= Sim (historical region) =

Historic state in modern Ethiopia

Sim (Harari: ሴም Sém) (sometimes spelled Sem) was a historical Muslim state located around present-day eastern Ethiopia. The Adalite chronicle from the sixteenth century references Sim as one of the regions of Adal, alongside Shewa, Nagab, Gidaya, and Dakkar.

==History==
In the sixteenth century, the governor of Sim was Adalite Ahmad ibn Ibrahim al-Ghazi, conqueror of Abyssinia. Historian Mohammed Hassen states that Sim was located in the Harla country and that Ahmad ibn Ibrahim al-Ghazi's father previously held the position of administrator (Garad) of Sim. During the Ethiopian-Adal war, the people of Sim were associated with the Malassay cavalry unit of the Adal Sultanate. Subsequent to the Battle of Webi River involving Adal and Abyssinia, the chronicles of Emperor Sarsa Dengel suggest that it was the Garad of Sim who betrayed the Adal Sultan Muhammad ibn Nasir and handed him to the emperor.

As per the chronicles of Aussa, the Garad of Sim Umardin revolted against the Imam of Aussa, prompting the Sim Garad to incite the Somalis to plunder Zeila and inflict damage upon its walls. In the late sixteenth century, the Harar chronicles suggest that the Sim, along with other states like Hargaya and Gidaya, would face destruction due to famine and the Oromo invasions. During the initial decades of the eighteenth century, Ali Hegan, an offspring of the Sim Garad lineage, is documented as participating among the nobility at a convocation convened by Emīr Ṭalḥa ibn ʿAbdullah of the Emirate of Harar.

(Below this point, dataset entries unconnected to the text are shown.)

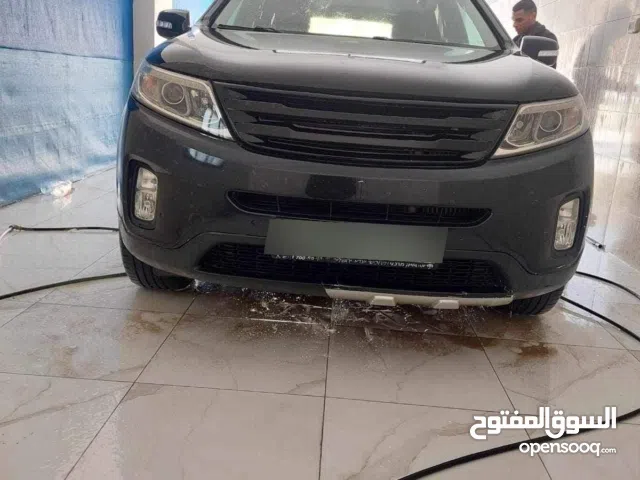 كيا سورنتو ترخيص 2013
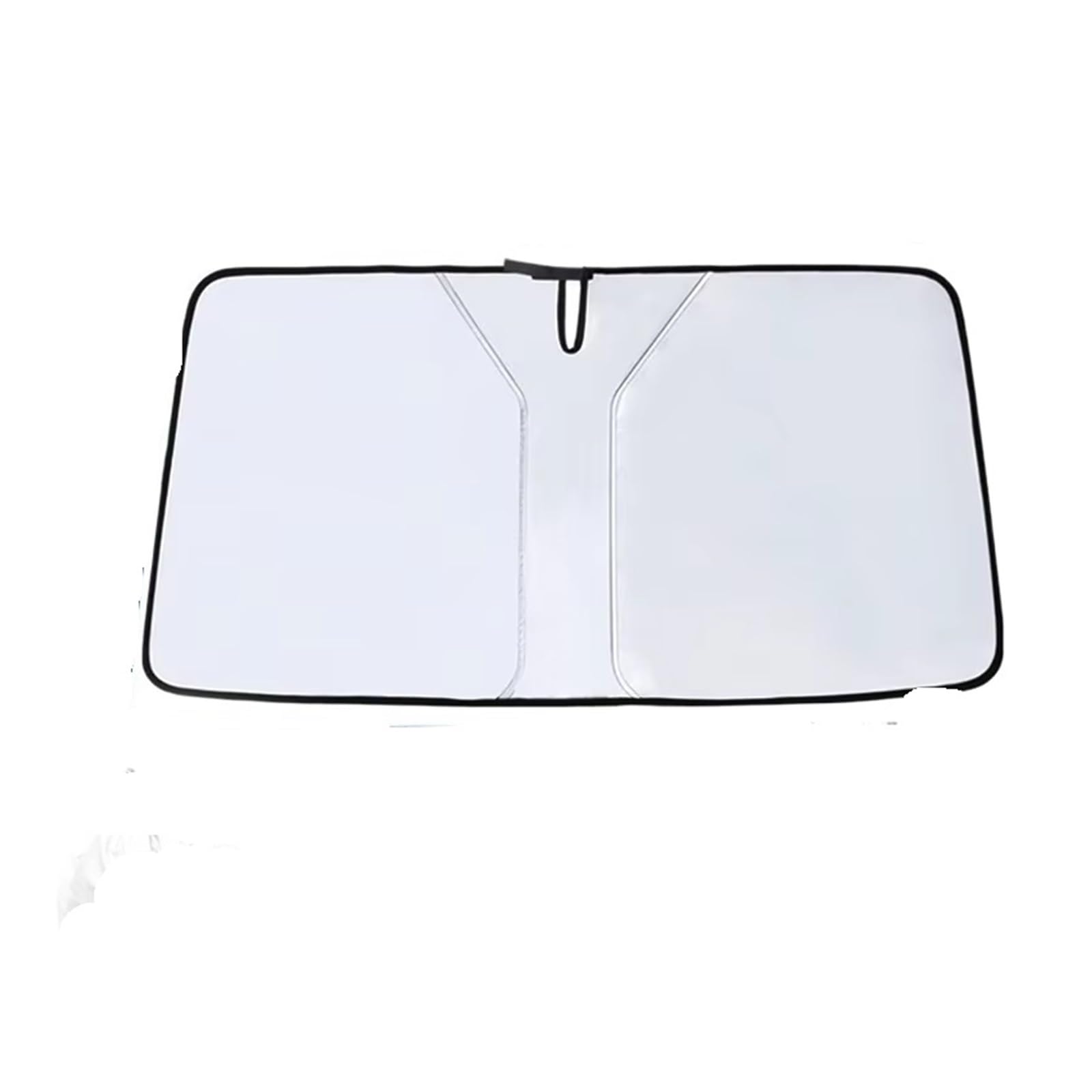 Autofenster Sonnenschutz CarSunshade Cover Frontscheibe Sonnenschutz Windschutzscheibe Klappvisier Auto UV-Schutz Vorhang Styling Zubehör Fensterfür Sonnenschutz(B) von ZVZGPGKLTC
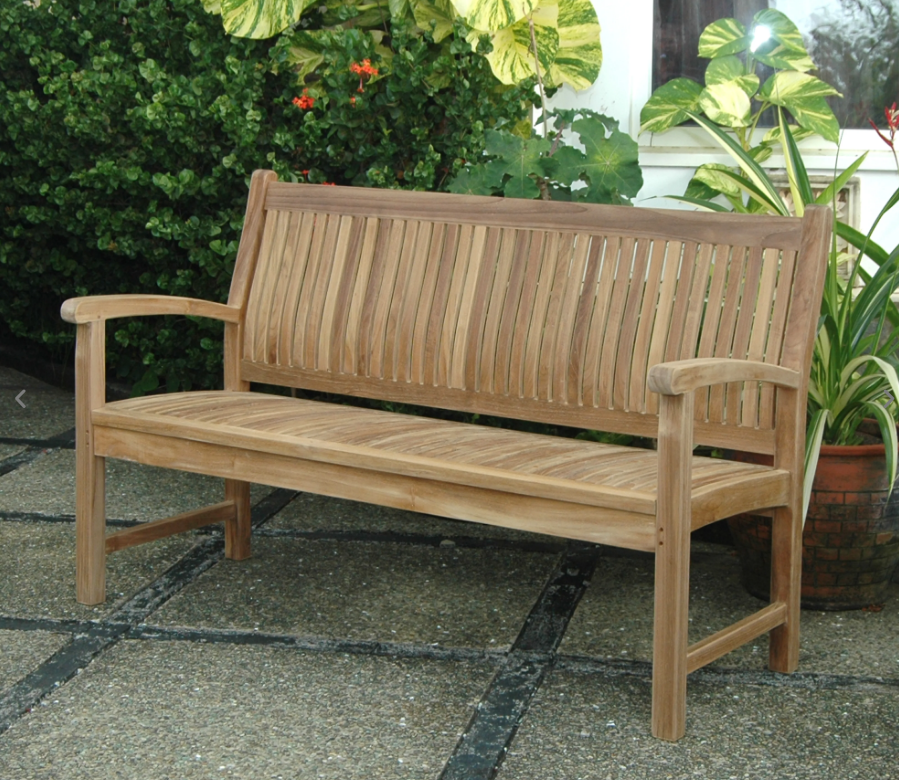 BH-003  Anderson Teak - Sahara 3-Seater Bench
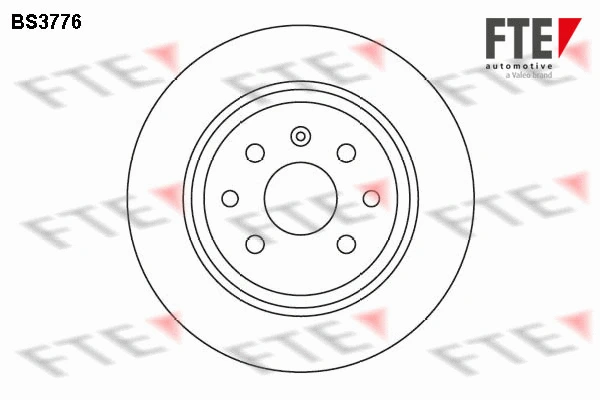 Brake Disc (BS3776)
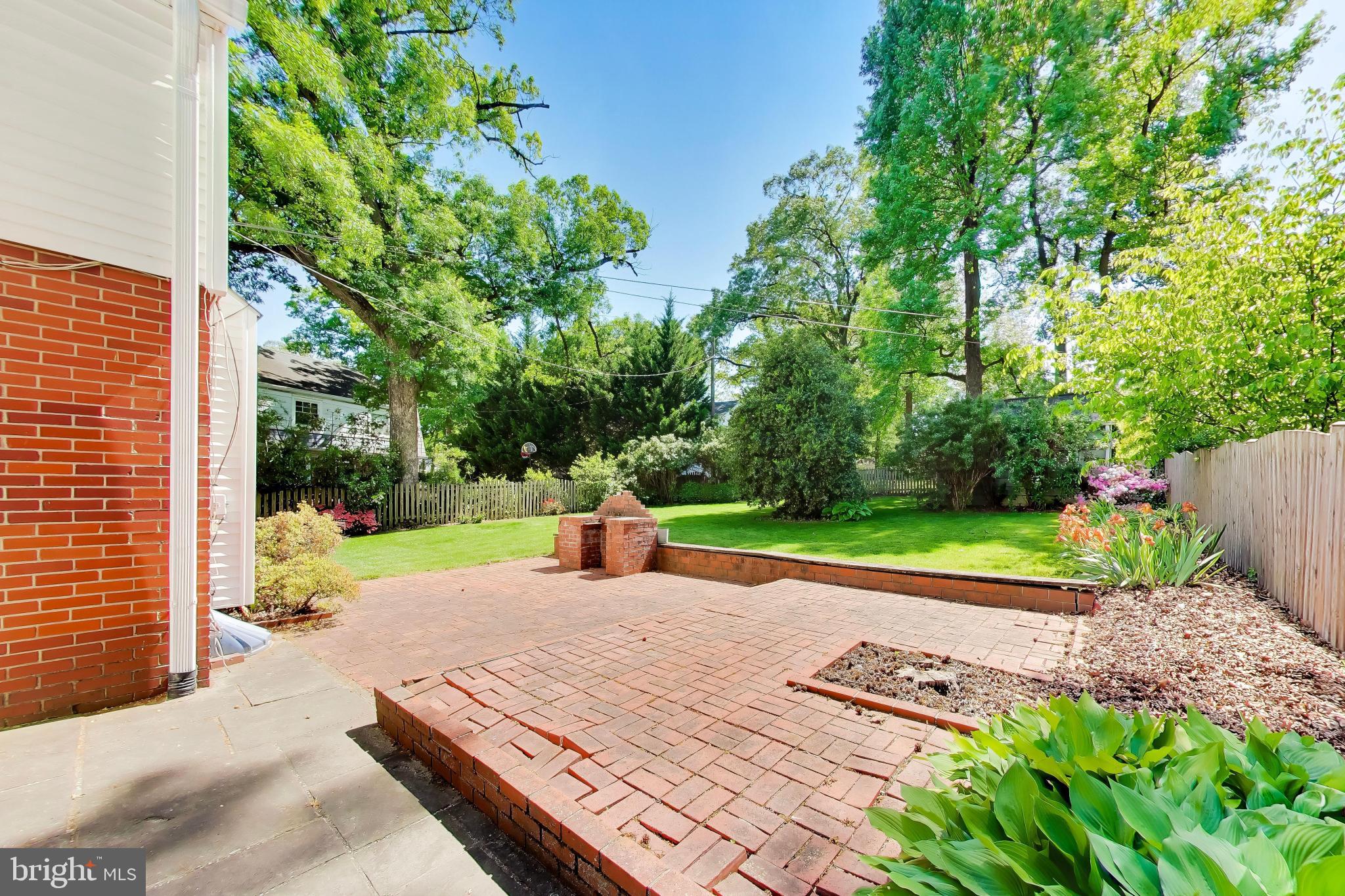 5707 Greenleaf Road Cheverly, MD 20743 - Photo 34 of 40 Lush garden oasis with patio charm.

In the early 1800s, documents from the Emirate of Harar reference a meeting between Sim Garad Mohammed and emir Abu Bakr II ibn ʽAbd al-Munan. Historian Abdurahman Garad notes that Garad Mohammed was identified by British officer Richard Burton as the Wazir of the Harar state during his visit to Harar city. According to German historian Manfred Kropp, the Garad of Sim also had authority over the Malassay army within the Emirate of Harar.

==Inhabitants==
According to historian Merid Wolde Aregay, the people of the state spoke the Harari language.